United States Court of Appeals, Ninth Circuit

April 9, 2014

ELDEE-K RENTAL PROPERTIES, LLC, a Connecticut limited liability company, on behalf of itself and all others similarly situated, Plaintiff-Appellant,
DIRECTV, INC., a Delaware corporation, Defendant-Appellee

Argued and Submitted, San Francisco, California November 7, 2013.

Page 944

Appeal from the United States District Court for the Northern District of California. D.C. No. 3:11-cv-02416-CRB. Charles R. Breyer, Senior District Judge, Presiding.


Jeffrey S. Nobel, Robert A. Izard (argued), and Mark P. Kindall, Izard Nobel LLP, West Hartford, Connecticut; Alan R. Plutzik and Jennifer Rosenberg, Bramson, Plutzik, Mahler & Birkhaeuser, LLP, Walnut Creek, California, for Plaintiff-Appellant.

Andrew E. Paris (argued), Grace W. Kang, Sayaka Karitani, and Alex Akerman, Alston & Bird LLP, Los Angeles, California, for Defendant-Appellee.

Before: Jerome Farris, Susan H. Black[*], and Sandra S. Ikuta, Circuit Judges. Opinion by Judge Ikuta.


Page 945

IKUTA, Circuit Judge:

The district court dismissed Eldee-K Rental Properties, LLC's complaint against DIRECTV, Inc. for lack of subject matter jurisdiction. Because the district court correctly determined that Eldee-K's action was a local action under California law, and therefore had to be brought in Connecticut where the real property at issue is located, we affirm the district court's dismissal of this action.


Eldee-K Rental Properties, LLC, is a limited liability company organized under the laws of Connecticut. It owns a residential apartment building in Hartford, Connecticut.

(SOURCE MATERIAL)
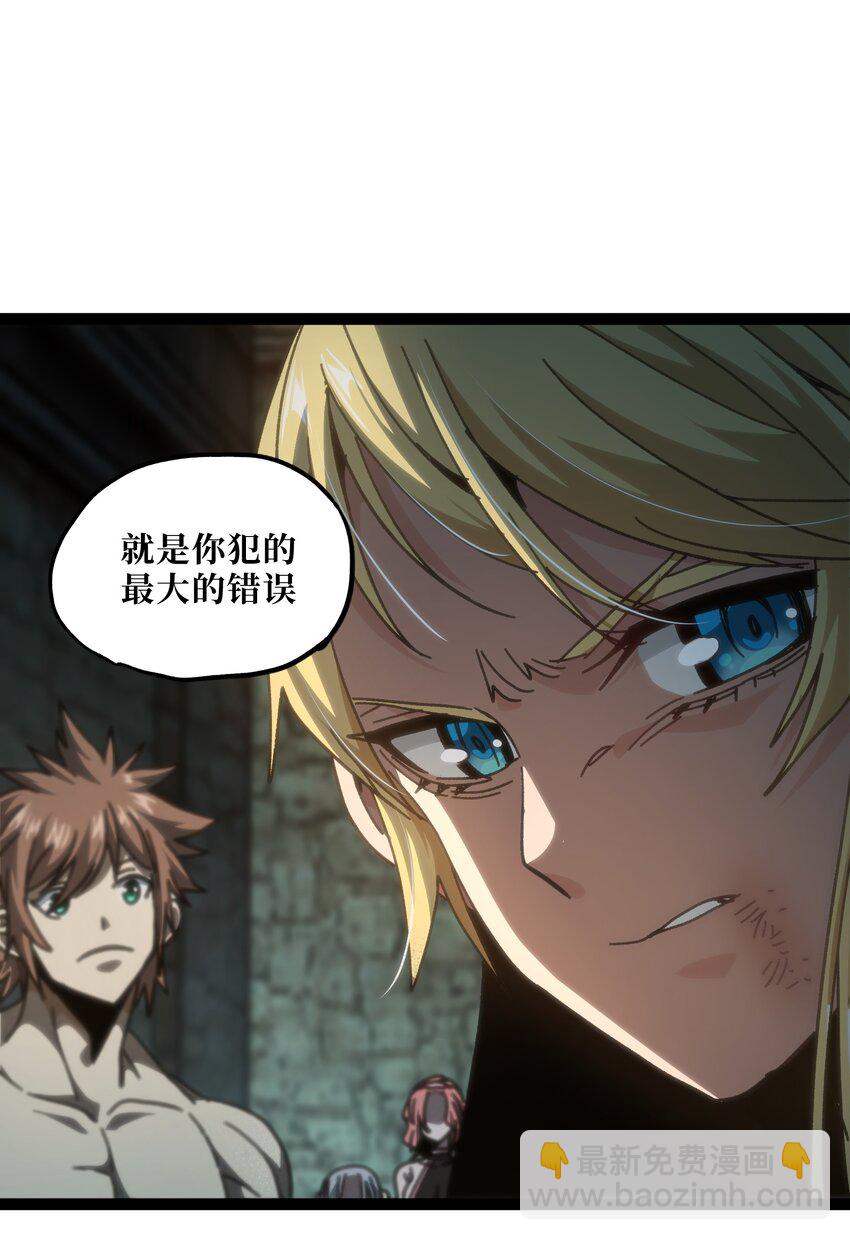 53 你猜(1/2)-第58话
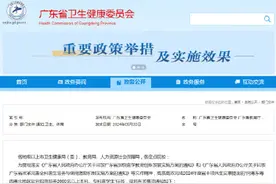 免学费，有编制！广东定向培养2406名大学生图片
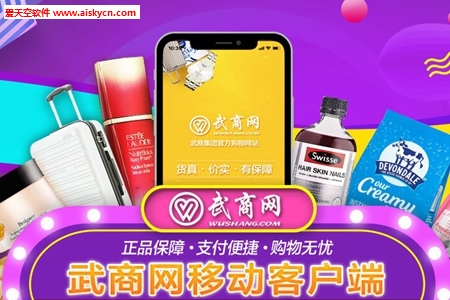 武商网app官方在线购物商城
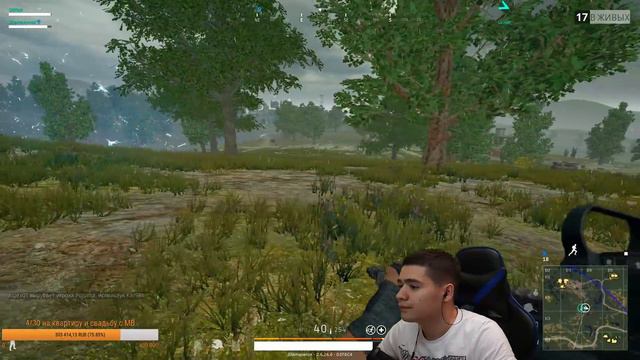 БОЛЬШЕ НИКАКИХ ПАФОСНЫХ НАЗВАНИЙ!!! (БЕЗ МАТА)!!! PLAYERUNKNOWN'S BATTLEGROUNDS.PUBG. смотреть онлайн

(TASK REQUIREMENTS)
1) According to the court opinion, in what city is the apartment building owned by Eldee-K located?
2) Reproduce word for word the part of the court opinion that starts at "Before: Jerome Farris, Susan" and ends at "in Hartford, Connecticut.".

(SOLUTIONS PER TASK)
1) Hartford, Connecticut.

2)
Before: Jerome Farris, Susan H. Black[*], and Sandra S. Ikuta, Circuit Judges. Opinion by Judge Ikuta.


Page 945

IKUTA, Circuit Judge:

The district court dismissed Eldee-K Rental Properties, LLC's complaint against DIRECTV, Inc. for lack of subject matter jurisdiction. Because the district court correctly determined that Eldee-K's action was a local action under California law, and therefore had to be brought in Connecticut where the real property at issue is located, we affirm the district court's dismissal of this action.


Eldee-K Rental Properties, LLC, is a limited liability company organized under the laws of Connecticut. It owns a residential apartment building in Hartford, Connecticut.